*** Opening Study text ***

Mimosas For A Crowd Recipe

Champagne, orange juice, perhaps a splash of liqueur, and there you have it: a mimosa. If there is a more refreshing yet full-flavored cocktail than a mimosa, we're not sure we've had it. And with this recipe from Christina Musgrave of Tasting with Tina for making a large batch of mimosas, you and five friends can all have one together.

For the record, while it may be commonly used, you don't have to make a mimosa with Champagne. You can use prosecco (as we do here), cava, or a sparkling wine from anywhere, really. Granted, keeping track of all the different types of sparkling wine can be a bit confusing, so we'll cover a few of the main varieties later. Just rest assured that regardless of the type you choose, bubbly and orange juice go together like peas and carrots (which, for the record, do not make a great dish to serve with your mimosas). 

For some better pairing ideas, Musgrave says these are "great with brunch food — frittata, bacon, sausage, eggs, or cinnamon rolls are all great pairing options." Hungry and thirsty yet? We can help with the second part right now.

Gather your ingredients for the mimosas

To make six excellent mimosas, you'll need one bottle of your preferred sparkling wine, orange juice, a quarter cup of orange liqueur (think Grand Marnier or triple sec), and, if you're so inclined, a few orange wedges for garnish. You can also make a good drink by swapping out the wine for sparkling water or a non-alcoholic sparkler and ditching the liqueur — it will still be refreshing and tasty sans the booze.

Prepare the cocktail

Just as it only takes a few ingredients to make a great mimosa, it only takes a few steps, too. All you need to do to prepare this six-serving batch is to pour the entire bottle of sparkling wine in a large glass pitcher, add the orange juice, and then pour in your chosen orange liqueur. 

Stir the beverage well to combine the three liquids and serve it out in six champagne flutes (or other glasses). Garnish each of those with an orange wedge if you want, and enjoy!

*** Closing Study text ***
*** Opening Information supplied ***

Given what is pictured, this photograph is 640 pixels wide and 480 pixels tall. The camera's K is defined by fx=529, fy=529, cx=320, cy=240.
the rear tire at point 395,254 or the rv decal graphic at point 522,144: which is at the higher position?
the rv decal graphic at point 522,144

*** Closing Information supplied ***

* _Task requirements_
Pick up the mimosa recipe above at the point where it ends, and continue it.

* _Reply to the task_
Some notes on the mimosa-making

"It's pretty hard to mess up this recipe," Musgrave says, so it's a great cocktail for an inexperienced mixologist. She does have one specific note, however: "The only thing is to stir it well so the orange juice, wine, and orange liqueur really mix together well." As for her preferred type of sparkling wine, Musgrave says, "I typically use prosecco." 

What other sparkling wines could you use?

Okay, let's break down a few of the major players in the sparkling wine world. Champagne is only real Champagne if it comes from the Champagne region of France. It can be made with pinot noir, pinot meunier, or chardonnay grapes, but it has to be from Champagne, France, to earn the title.

Meanwhile, Prosecco must come from Italy, and it must be produced in a specific area that spans nine provinces (though it's named for a specific town in Trieste, Italy, that is, of course, called Prosecco). Cava comes from Spain and is named for, traditionally, being aged in caves or cellars, which both go by the word "cava" in Spanish.

As for sparkling wine in general? That comes from all over the place, including many states in the U.S.

Mimosas For A Crowd Recipe
4.9 from 10 ratings
It's not a proper brunch party unless there's a giant pitcher of mimosas at the center of the table. Here's how to whip up a batch of the classic cocktail.
Prep Time
5
minutes
Cook Time
0
minutes
Servings
6
Cocktails
a large serving of mimosas
Total time: 5 minutes
Ingredients
  • 1 bottle sparkling wine
  • 2 cups orange juice
  • ¼ cup orange liqueur
Optional Ingredients
  • orange wedges, for garnish
Directions
  1. Pour sparkling wine in a pitcher.
  2. Add orange juice and orange liqueur. Stir well.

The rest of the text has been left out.